## 課題
(A) ロサノの代表歴に関する本文によると、リオデジャネイロ五輪の韓国戦で、ロサノが退場処分となった理由は何ですか。
(B) 本文の「2015年9月18日、ロサノは」で始まる段落を、主な事実を残して箇条書きにまとめてください。
(C) 本文のうち、「2015年5月、ロサノはU-20ワールド」を含む語句から始めて「ストイレブンにも選出された。」で終わる部分を、一字一句変えずに書き写してください。

====== 本文 ======

2015年5月、ロサノはU-20ワールドカップのメンバーに選出され、グループステージ3試合すべてに出場したが、メキシコはグループ最下位で大会を終えた。
2015年9月18日、ロサノはラウル・グティエレス監督によってCONCACAFオリンピック予選選手権に選出された。準決勝のカナダ戦ではメキシコの2点目を挙げ、2-0の勝利に貢献した。メキシコは決勝でホンジュラスを2-0で破り優勝し、ロサノは大会最優秀選手(ゴールデンボール)を受賞し、大会ベストイレブンにも選出された。
2016年7月7日、ロサノはリオデジャネイロ夏季オリンピックに出場する18名の選手に選ばれた。8月10日のグループステージ第3戦、韓国戦では、韓国人選手を突き飛ばしたとして試合終了間際に退場処分となった。メキシコは1-0で敗れ、グループ3位で大会を敗退した。
4.2. A代表

2015年CONCACAFゴールドカップの暫定ロスターにミゲル・エレーラによって選ばれたが、最終リストからは外れた。しかし、誰かが負傷した場合に備えて暫定リストに残っていた。ロサノは2016年2月、フアン・カルロス・オソリオ監督の下でA代表に初招集された。2月10日、セネガルとの親善試合に先発出場し、同胞のパチューカのチームメイトであるロドルフォ・ピサロの2点目をアシストし、メキシコは2-0で勝利した。翌月、2018 FIFAワールドカップ予選のカナダ戦で代表初ゴールを挙げ、メキシコは3-0で勝利した。コパ・アメリカ・センテナリオに出場するメキシコの23名のメンバーに選出された。大会の全試合に出場したが、準々決勝で敗退した。

====== 抽出情報 ======

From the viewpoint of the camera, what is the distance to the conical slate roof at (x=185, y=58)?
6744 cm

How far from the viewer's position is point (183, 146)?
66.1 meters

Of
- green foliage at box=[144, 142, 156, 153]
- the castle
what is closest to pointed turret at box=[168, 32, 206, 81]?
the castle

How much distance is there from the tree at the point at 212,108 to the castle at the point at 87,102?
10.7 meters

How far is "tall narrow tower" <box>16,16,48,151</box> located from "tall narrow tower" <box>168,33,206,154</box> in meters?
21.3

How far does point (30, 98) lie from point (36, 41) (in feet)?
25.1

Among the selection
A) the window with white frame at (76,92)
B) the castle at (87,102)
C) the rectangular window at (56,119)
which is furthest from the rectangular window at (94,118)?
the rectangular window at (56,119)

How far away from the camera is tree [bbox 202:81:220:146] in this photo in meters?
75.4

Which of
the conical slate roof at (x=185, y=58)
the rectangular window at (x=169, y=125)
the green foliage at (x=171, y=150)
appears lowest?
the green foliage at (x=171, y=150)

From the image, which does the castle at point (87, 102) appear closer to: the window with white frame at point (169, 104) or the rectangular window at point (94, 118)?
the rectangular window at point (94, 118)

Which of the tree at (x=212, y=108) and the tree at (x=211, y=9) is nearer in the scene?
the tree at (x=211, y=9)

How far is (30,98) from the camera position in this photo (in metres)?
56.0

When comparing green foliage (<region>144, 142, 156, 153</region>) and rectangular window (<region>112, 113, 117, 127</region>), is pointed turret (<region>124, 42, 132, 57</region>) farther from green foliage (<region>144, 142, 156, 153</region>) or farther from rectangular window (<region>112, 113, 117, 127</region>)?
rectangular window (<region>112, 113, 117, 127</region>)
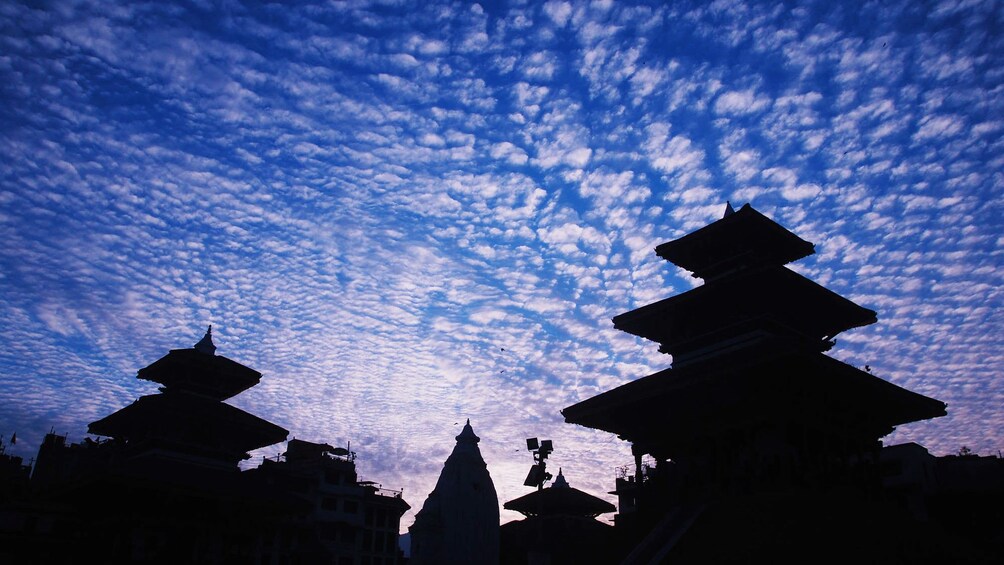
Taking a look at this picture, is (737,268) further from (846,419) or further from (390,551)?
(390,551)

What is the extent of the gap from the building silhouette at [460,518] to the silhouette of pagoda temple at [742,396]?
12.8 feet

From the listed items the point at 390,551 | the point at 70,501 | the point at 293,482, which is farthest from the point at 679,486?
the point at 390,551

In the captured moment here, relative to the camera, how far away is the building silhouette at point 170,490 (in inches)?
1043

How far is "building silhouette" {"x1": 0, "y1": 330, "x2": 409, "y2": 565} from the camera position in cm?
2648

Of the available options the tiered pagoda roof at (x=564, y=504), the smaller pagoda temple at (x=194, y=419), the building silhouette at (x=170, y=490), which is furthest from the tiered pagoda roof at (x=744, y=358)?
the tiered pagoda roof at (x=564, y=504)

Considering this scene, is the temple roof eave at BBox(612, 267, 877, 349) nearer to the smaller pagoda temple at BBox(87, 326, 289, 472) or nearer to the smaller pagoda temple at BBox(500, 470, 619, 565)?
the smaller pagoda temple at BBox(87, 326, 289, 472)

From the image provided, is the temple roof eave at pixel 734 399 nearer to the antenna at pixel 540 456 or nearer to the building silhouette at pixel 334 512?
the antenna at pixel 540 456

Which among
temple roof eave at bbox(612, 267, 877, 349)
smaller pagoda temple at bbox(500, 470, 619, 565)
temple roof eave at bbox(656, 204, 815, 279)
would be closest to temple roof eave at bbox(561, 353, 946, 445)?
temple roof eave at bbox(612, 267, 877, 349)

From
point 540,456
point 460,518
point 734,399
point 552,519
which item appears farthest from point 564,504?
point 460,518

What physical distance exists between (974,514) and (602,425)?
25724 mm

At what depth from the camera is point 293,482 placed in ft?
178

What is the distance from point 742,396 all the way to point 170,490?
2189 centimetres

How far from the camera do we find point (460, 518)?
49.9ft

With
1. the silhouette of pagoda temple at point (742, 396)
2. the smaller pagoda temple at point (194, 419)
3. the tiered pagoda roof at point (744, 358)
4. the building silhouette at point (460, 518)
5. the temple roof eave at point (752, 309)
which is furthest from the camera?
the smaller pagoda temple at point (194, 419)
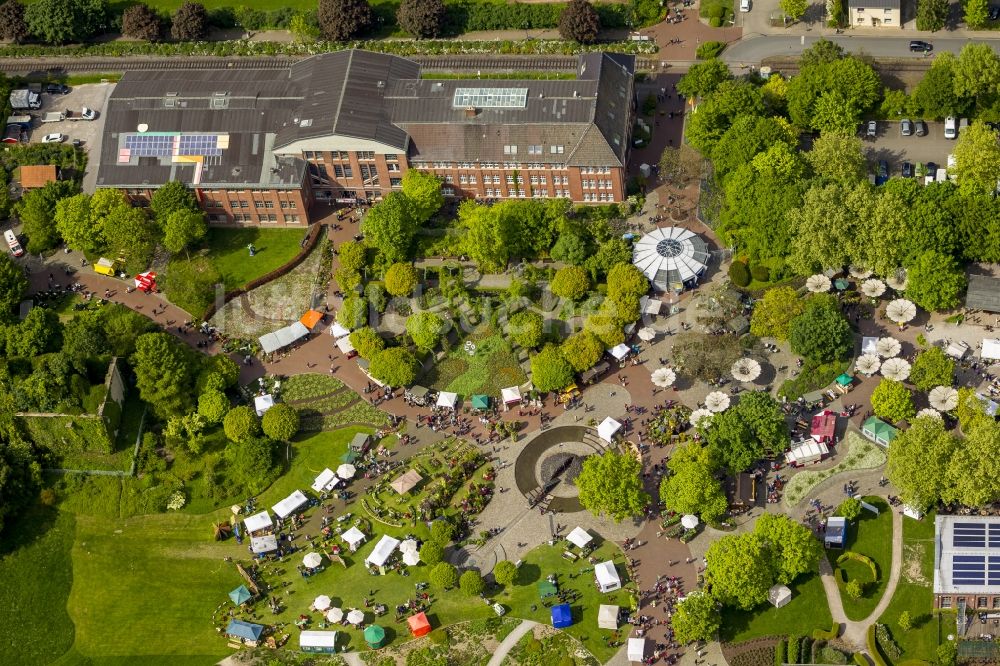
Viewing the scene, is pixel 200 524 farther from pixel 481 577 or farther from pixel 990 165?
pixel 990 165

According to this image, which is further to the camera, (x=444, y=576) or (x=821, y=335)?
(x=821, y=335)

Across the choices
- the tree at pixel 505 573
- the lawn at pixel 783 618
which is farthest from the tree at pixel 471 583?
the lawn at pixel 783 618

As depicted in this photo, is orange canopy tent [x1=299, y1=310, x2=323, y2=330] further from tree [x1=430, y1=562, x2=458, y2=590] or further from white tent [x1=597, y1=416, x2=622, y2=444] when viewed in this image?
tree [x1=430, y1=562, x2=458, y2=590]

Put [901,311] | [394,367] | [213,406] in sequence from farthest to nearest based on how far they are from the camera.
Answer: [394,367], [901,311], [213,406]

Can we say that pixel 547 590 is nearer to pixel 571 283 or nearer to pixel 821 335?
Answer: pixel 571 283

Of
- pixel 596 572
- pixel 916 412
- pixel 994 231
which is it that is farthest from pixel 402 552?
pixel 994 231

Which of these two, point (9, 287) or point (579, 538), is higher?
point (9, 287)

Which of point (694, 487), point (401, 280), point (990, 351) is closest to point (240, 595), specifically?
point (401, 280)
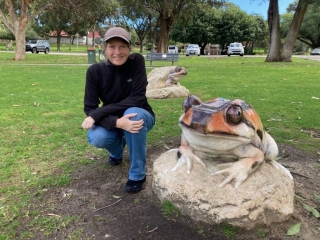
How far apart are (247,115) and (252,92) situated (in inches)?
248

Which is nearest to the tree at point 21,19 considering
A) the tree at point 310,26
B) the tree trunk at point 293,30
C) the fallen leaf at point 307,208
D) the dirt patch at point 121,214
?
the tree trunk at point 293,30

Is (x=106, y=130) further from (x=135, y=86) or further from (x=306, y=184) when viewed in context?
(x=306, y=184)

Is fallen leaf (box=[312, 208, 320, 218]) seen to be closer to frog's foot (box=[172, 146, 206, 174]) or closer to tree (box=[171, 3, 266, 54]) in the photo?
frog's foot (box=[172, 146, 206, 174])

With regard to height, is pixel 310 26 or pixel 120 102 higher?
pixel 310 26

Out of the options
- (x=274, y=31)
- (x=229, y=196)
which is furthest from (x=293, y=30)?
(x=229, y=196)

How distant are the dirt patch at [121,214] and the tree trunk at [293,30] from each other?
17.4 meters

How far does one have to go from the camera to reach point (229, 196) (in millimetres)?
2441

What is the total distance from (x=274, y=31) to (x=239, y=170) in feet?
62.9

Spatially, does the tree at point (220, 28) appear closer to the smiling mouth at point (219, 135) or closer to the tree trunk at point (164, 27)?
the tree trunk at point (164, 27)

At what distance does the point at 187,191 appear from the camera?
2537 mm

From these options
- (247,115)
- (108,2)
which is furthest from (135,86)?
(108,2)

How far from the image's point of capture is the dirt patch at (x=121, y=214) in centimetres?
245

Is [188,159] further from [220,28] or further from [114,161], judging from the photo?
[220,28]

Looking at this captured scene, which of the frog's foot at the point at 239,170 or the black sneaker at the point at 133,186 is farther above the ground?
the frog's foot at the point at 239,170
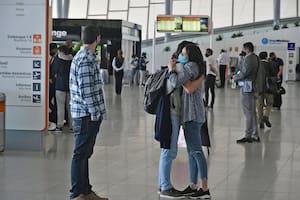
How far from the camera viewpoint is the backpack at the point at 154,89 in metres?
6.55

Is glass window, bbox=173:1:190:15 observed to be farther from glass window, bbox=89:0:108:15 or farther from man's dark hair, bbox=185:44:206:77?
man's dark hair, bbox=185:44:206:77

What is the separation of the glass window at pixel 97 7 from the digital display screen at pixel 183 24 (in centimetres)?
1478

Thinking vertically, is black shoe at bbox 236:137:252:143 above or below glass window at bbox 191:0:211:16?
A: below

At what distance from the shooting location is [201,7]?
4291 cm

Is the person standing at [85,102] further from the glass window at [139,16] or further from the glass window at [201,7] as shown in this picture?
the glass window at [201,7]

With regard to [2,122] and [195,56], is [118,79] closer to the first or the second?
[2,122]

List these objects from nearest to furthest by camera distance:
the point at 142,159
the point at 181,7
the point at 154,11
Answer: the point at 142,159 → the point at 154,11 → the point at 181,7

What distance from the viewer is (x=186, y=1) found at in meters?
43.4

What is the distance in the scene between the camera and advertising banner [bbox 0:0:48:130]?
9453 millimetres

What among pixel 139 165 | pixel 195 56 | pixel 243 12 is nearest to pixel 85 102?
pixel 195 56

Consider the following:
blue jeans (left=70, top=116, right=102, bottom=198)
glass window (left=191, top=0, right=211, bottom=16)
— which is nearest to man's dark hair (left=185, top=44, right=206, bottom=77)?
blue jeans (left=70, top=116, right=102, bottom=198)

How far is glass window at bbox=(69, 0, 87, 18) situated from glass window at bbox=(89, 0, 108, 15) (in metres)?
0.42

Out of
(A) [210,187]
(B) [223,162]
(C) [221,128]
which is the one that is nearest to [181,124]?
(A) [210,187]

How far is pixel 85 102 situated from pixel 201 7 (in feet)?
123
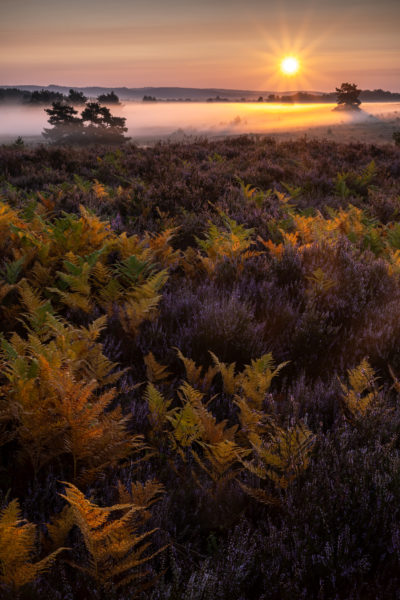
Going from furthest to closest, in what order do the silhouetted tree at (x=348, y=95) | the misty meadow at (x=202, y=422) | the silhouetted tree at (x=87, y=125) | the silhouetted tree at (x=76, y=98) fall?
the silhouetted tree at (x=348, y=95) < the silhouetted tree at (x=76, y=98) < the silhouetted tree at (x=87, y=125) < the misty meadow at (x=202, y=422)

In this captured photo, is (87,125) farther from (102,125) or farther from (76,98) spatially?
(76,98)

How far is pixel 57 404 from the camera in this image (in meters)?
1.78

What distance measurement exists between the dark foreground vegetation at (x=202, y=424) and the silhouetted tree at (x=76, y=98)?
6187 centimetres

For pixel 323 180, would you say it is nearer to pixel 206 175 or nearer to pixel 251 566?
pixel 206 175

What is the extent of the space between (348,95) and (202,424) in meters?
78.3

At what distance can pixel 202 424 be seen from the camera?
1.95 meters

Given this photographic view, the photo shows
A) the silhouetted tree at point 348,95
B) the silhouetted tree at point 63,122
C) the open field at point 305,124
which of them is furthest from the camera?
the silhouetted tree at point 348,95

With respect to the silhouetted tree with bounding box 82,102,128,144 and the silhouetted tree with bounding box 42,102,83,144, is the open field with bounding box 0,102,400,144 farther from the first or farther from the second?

======

## 解答
(A) 韓国人選手を突き飛ばしたため。

(B)
- 2015年9月18日、ラウル・グティエレス監督によりCONCACAFオリンピック予選選手権のメンバーに選出
- 準決勝のカナダ戦でメキシコの2点目を挙げ、2-0の勝利に貢献
- 決勝でホンジュラスを2-0で破り、メキシコが優勝
- ロサノは大会最優秀選手(ゴールデンボール)を受賞し、大会ベストイレブンにも選出

(C)
2015年5月、ロサノはU-20ワールドカップのメンバーに選出され、グループステージ3試合すべてに出場したが、メキシコはグループ最下位で大会を終えた。
2015年9月18日、ロサノはラウル・グティエレス監督によってCONCACAFオリンピック予選選手権に選出された。準決勝のカナダ戦ではメキシコの2点目を挙げ、2-0の勝利に貢献した。メキシコは決勝でホンジュラスを2-0で破り優勝し、ロサノは大会最優秀選手(ゴールデンボール)を受賞し、大会ベストイレブンにも選出された。